PROBLEM DESCRIPTION => Pick up the speech on the war in Iraq below and keep it going after its last sentence.

PASSAGE PROVIDED =>
Tuesday, June 14, 2005

Statements on Foreign Conflicts - 25th May 2005

Statements on Foreign Conflicts - 25th May 2005.

Mr. Norris: I welcome the Minister of State at
the Department of Foreign Affairs, Deputy
Conor Lenihan, and thank him for his introductory
remarks. It is a pleasure to follow the civilised
and humane contribution of Senator Lydon,
who went straight to the heart of the matter of
the impact on the lives of ordinary decent Iraqis.
They are trying to live out their little lives, keep
their families together, educate their children and
feed themselves. The intervention of the US by
its invasion and war of terror has been a catastrophe
for them.
The Minister of State spoke of assisting the
Iraqi people to make a better life for themselves.
Electricity provision and water resources are
worse than under Saddam Hussein. The civilian
casualty rate is enormous. It has been estimated
by a reputable American academic study that as a
consequence of the war, there were over 100,000
direct and indirect military casualties. This figure
is unchallengeable. One of the most sinister
aspects of the American attitude to this is that it
makes no attempt to report the number of casualties,
especially civilian ones. We do not know
what went on in Falluja.
The war was supposed to make matters better.
Has it? The situation in Iraq is widely regarded
by the most reputable international commentators
as an economic catastrophe. Living standards
are declining with an increase in poverty,
child malnutrition and a 65% unemployment
rate. The World Food Programme suggests that
one in four Iraqis have to survive on food rations
distributed by the ministry of trade, while 2.6 million
Iraqis are estimated to be so poor that they
regularly sell a portion of their rations to meet
other needs. A newspaper reported last week that
some Iraqis have resorted to selling their organs,
such as kidneys, to survive. This is what we have
inflicted on them.
I was one of the few people who protested
against the Iran-Iraq war and objected to Ireland
selling beef to Iraq at the time. I protested at the
events at Halabja and when Mr. Rumsfeld was
happy to give another hug to Saddam Hussein.
Some companies close to the US Administration,
such as Halliburton, have produced new water
purification plants. However, they have handed
them over to untrained Iraqi workers with the
result that water purity standards have gone
adrift.

DATA SEGMENT =>
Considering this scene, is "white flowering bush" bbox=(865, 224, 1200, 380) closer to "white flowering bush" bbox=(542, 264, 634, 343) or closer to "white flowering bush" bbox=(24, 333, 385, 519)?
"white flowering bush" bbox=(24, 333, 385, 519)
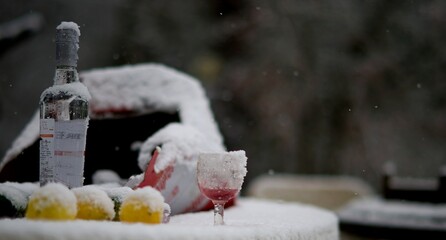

ANSWER FOR THE TASK =>
The Minister of State was correct on Saddam
Hussein’s regime. It was an evil and dreadful
regime which engaged in gas and chemical warfare,
indiscriminate ballistic missile bombardment
of cities and ecological destruction intended to
damage its perceived enemies. Does that not
sound a little like the American position? Is this
what they have done? Do Members recall the socalled
"shock and awe" campaign, involving the
obscene fireworks displays we were treated to
every night on television? Mention was made of
Vietnam. What about the defoliants possibly used
in Iraq?
The Minister of State says that we all hope the
political process will prevail over violence. Quite
so, but the Americans tried to make sure that
would not happen. There was an opportunity to
negotiate and there were arms inspectors in Iraq,
but the Americans planned the outcome. Vice
President Cheney and his cronies in Halliburton
were planning the attack on Iraq well before 11
September, 2001, which provided a sort of fig
leaf. Elections were also held, but the Minister of
State knows as well as I do that most people hold
that elections held in an occupied territory by an
invading army are always suspect.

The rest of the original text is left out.